Thursday, July 06, 2006
July spotlight :Kim Novak" Laveder Blonde
Kim Novak was one of the last of the "manufactured" screen goddesses and Columbia's answer to Marilyn Monroe,She was born Marilyn Pauline Novak and raised in Chicago, the daughter of a Czech railroad man. Before she was discovered in Los Angeles by Columbia Pictures helmer Harry Cohn (who chose her as a replacement for his increasingly difficult and rebellious reigning screen goddess Rita Hayworth)
Kim had a more refined sex appeal than the other blond goddesses of the 1950's. She radiated a kind of mystery that harked back to the days of Garbo and Dietrich. Onscreen Kim Novak seems distant, enigmatic, thoughtful and somehow sad. , the melancholy blonde and the lavender blonde. The studio created the idea that lavender was Kim Novak's favorite color as part of her movie star image. However, The term Lavender Blonde fits Kim Novak - it sets her apart from the sunny Doris Day or the gilded Marilyn Monroe.
Her first real break as a wistful country girl seduced by drifter William Holden in "Picnic" (both 1955). It was a pared-down, subtle Novak who earned good notices as the caring neighbor who helps Frank Sinatra kick his drug addiction in Otto Preminger's "The Man with the Golden Arm" (1955). But the studio was still intent on exploiting her sex appeal and put her in vehicles like the ill-advised biopic "Jeanne Eagels" (1957) and she was overshadowed by co-stars Sinatra and Rita Hayworth in the musical "Pal Joey" (also 1957).
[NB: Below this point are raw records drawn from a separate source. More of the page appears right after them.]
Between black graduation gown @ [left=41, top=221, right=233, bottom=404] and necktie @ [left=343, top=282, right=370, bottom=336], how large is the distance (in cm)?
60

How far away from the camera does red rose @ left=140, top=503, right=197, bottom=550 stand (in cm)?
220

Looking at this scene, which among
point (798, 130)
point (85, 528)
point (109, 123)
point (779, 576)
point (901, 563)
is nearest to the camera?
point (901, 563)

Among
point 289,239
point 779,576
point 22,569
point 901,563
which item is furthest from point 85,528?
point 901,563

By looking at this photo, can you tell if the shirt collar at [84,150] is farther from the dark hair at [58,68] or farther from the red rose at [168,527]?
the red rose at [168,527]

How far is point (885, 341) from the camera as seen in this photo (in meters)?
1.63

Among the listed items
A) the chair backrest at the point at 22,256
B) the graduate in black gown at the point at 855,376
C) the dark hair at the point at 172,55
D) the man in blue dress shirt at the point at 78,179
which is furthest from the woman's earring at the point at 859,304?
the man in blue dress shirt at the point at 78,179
When Vera Miles, who was originally cast opposite Jimmy Stewart in Vertigo, became pregnant, Kim Novak got the part, on loan from Columbia to Paramount. Though the film didn't do well at the time, it was later hailed as Hitchcock's masterpiece, and became Novak's signature role.
ovak even had a go at series TV spending the 1986-87 season as a regular on the CBS primetime soap "Falcon Crest", playing a woman of mystery on the run from criminals. Ironically, her character's name was Kit Marlowe, one of the screen names that Harry Cohn had suggested for the actress at the start of her career. Her last screen performance to date was as a dying matriarch in Mike Figgis' "Liebestraum" (1991).